On Wed, Jul 24, 2024, at 2:16 PM, Adhemerval Zanella Netto wrote: ... > The main problem with the BSD approach for glibc is in fact setjmp, as I > noted in the first patch. It means that usages like we do on > debug/tst-fortify.c will always abort: ... I think I'm okay with saying that any longjmp out of a signal handler really ought to be sigsetjmp/siglongjmp. Unlike Florian I would also be OK with changing plain setjmp/longjmp to restore the signal mask; as I said before, I think that's more likely to make existing problems go away than introduce new ones. Or we could split the difference and introduce a new feature test macro, _LONGJMP_RESTORE_SIGMASK perhaps. ... > 2. The BSD way, which is similar to 1. with the only difference it does > not use a lock. There still a race windows, albeit small. > > 3. Your suggestion to just unblock the signal and raise SIGABRT; and > fallback to exit if the handler returns. There is no lock, but there > is not guarantee that parent will see a abnormal terminal also. Let me clarify that what I was actually proposing is (2). I think the new POSIX language *permits* (3) but I don't think it would be a good idea to go that far. zw
On 24/07/24 15:39, Zack Weinberg wrote: > On Wed, Jul 24, 2024, at 2:16 PM, Adhemerval Zanella Netto wrote: > ... >> The main problem with the BSD approach for glibc is in fact setjmp, as I >> noted in the first patch. It means that usages like we do on >> debug/tst-fortify.c will always abort: > ... > > I think I'm okay with saying that any longjmp out of a signal handler really ought to be sigsetjmp/siglongjmp. Unlike Florian I would also be OK with changing plain setjmp/longjmp to restore the signal mask; as I said before, I think that's more likely to make existing problems go away than introduce new ones. Or we could split the difference and introduce a new feature test macro, _LONGJMP_RESTORE_SIGMASK perhaps. > > ... >> 2. The BSD way, which is similar to 1. with the only difference it does >> not use a lock. There still a race windows, albeit small. >> >> 3. Your suggestion to just unblock the signal and raise SIGABRT; and >> fallback to exit if the handler returns. There is no lock, but there >> is not guarantee that parent will see a abnormal terminal also. > > Let me clarify that what I was actually proposing is (2). I think the new POSIX language *permits* (3) but I don't think it would be a good idea to go that far. Right, so essentially current patch without the lock. I still think the lock is really cheap and it helps on other very unlikely corner cases (like the posix_spawn just after the new signal disposition), and make abort without any race condition.

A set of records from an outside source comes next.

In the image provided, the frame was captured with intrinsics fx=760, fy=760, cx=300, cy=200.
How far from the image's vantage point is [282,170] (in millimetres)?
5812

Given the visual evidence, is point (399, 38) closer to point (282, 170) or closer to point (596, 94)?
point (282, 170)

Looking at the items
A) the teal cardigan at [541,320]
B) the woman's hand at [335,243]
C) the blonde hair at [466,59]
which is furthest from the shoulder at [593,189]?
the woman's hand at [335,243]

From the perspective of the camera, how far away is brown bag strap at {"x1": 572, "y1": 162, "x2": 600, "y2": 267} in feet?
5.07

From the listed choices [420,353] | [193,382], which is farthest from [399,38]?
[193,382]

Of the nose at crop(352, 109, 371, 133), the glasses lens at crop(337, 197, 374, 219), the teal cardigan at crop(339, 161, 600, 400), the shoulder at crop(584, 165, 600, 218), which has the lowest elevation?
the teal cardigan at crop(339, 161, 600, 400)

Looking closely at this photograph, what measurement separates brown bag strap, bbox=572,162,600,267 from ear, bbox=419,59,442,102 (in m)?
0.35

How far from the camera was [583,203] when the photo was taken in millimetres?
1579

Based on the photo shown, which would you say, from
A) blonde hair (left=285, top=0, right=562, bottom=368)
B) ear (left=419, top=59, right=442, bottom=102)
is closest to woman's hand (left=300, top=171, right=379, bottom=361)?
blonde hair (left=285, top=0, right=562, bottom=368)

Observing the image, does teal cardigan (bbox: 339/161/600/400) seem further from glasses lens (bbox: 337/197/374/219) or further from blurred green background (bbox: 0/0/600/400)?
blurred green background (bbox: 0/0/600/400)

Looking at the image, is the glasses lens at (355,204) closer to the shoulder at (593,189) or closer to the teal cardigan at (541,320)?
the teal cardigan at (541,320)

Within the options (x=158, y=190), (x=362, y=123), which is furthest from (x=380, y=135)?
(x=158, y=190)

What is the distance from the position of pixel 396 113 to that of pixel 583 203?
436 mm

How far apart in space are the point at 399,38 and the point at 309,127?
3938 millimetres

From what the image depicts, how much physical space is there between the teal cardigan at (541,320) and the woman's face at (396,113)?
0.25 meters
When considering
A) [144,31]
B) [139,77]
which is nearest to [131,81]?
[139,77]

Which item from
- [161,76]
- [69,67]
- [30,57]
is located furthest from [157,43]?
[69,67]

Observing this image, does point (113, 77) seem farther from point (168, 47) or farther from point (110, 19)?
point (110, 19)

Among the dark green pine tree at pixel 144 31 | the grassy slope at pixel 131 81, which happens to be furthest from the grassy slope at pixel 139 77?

On Wed, Jul 24, 2024, at 2:52 PM, Adhemerval Zanella Netto wrote: > On 24/07/24 15:39, Zack Weinberg wrote: >> Let me clarify that what I was actually proposing is (2). I think the new POSIX language *permits* (3) but I don't think it would be a good idea to go that far. > > Right, so essentially current patch without the lock. I still think the lock > is really cheap and it helps on other very unlikely corner cases But the lock is the thing that makes abort not AS-safe! zw
> On 24 Jul 2024, at 18:01, Zack Weinberg <zack@owlfolio.org> wrote: > On Wed, Jul 24, 2024, at 2:52 PM, Adhemerval Zanella Netto wrote: >> On 24/07/24 15:39, Zack Weinberg wrote: >>> Let me clarify that what I was actually proposing is (2). I think the new POSIX language *permits* (3) but I don't think it would be a good idea to go that far. >> >> Right, so essentially current patch without the lock. I still think the lock >> is really cheap and it helps on other very unlikely corner cases > > But the lock is the thing that makes abort not AS-safe! > > zw The *recursive* lock is the main issue, where the current implementation tries to mitigate with a somewhat complex state machine. By blocking all signals and then taking the locking, we make sure there is no need to handle reentrancy.